Golf Balls at Good Hope

My brothers used to gather dozens upon dozens of golf balls in the Milwaukee River. The river ran right behind our house and we were about half a mile down river from the Milwaukee Country Club golf course. What were we going to do with all these golf balls? None of us golfed, so it seemed we had two choices. 1) take the best ones and clean them up and sell them 2) hit them with baseball bats.
My brothers did indeed take many of the balls and clean them up to sell. They sat by the entrance to the private country club and sold them by the dozen. Since they had no investment in it except time, any proceeds they gained were all profit. Not being a natural business person, I chose to exclude myself from the commercial part of the golf ball adventures.

That brings us to the second option. If you have never hit a golf ball with an aluminum baseball bat, you are missing out on a great feeling. Every once in a while we would stand in the middle of the street and hit one all the way down, hoping it would stay straight enough that it wouldn’t veer off and break a window, or that a car would turn onto the street and suddenly get assaulted by a flying ball. Luckily we never broke anything as far as I knew.

More often we would take a bucket of balls up to the grade school that we all had attended, Good Hope School. Behind the school there was a playground and then three softball fields. Golf balls go a LONG way when hit by a bat, so my brothers would try to hit balls from the edge of the pavement all the way over the softball fields and eventually over the fence that enclosed the entire playground. On the other side of the fence there was a steep cliff that dropped probably 25 feet down to a parking lot for a dentist’s office, and then right beyond that was Green Bay Ave which was a high traffic street. If a ball did make it over the fence it could have hit a car, or person and bounced right into traffic. However, we wouldn’t have known since you could not see anything beyond the fence. We seemed to be in our own beautiful pastoral world of nothing but green grass.

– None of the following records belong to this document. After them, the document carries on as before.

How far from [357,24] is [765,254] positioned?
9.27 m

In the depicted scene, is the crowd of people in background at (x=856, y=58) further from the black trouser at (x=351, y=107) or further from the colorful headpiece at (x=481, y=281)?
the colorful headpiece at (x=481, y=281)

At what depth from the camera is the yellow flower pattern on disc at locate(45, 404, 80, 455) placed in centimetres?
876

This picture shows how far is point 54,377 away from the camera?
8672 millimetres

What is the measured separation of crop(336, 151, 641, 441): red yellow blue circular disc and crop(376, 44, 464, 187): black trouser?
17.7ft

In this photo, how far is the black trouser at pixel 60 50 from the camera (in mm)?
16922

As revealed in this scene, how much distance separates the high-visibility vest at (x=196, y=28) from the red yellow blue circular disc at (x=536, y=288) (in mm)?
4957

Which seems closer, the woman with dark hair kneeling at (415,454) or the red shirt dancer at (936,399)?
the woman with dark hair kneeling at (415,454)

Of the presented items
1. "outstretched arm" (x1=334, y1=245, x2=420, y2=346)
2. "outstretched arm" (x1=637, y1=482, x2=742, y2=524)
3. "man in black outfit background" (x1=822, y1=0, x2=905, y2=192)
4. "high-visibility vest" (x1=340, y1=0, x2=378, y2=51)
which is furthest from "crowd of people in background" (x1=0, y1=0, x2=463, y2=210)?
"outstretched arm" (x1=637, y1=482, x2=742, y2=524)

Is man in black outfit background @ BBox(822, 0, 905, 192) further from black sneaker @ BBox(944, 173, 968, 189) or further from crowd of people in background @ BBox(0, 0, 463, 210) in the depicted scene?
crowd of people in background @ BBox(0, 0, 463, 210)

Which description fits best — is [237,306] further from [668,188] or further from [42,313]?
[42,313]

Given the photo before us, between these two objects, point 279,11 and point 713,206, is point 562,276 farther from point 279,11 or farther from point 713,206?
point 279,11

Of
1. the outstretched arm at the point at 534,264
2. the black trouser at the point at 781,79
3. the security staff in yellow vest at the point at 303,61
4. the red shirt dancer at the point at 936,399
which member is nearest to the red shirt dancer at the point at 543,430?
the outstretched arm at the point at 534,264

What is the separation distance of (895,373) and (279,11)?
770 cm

I was never powerful enough to reach the threshold of the ‘home run fence’ but every once in a while my brothers could. I think we liked to imagine that the balls just landed in the hill, which is probably what happened, but then again, who knows. My brothers were not the kind to want to intentionally cause harm to anyone, yet this is the closest they probably ever came to it. The feel of the ball flying off that bat was just that exciting – it seemed to be worth it.

After hitting all the balls, we’d walk out in the field and try to collect as many as we could, but we usually lost over half the balls – we didn’t care – there were so many more where they came from. When I find golf balls today I always save them with the intention of taking them out to Pirate’s Cove with my wife and son and hitting them as far into the Upper Saint Mary’s as we can. They key is you need to get out of the way of the person swinging the bat!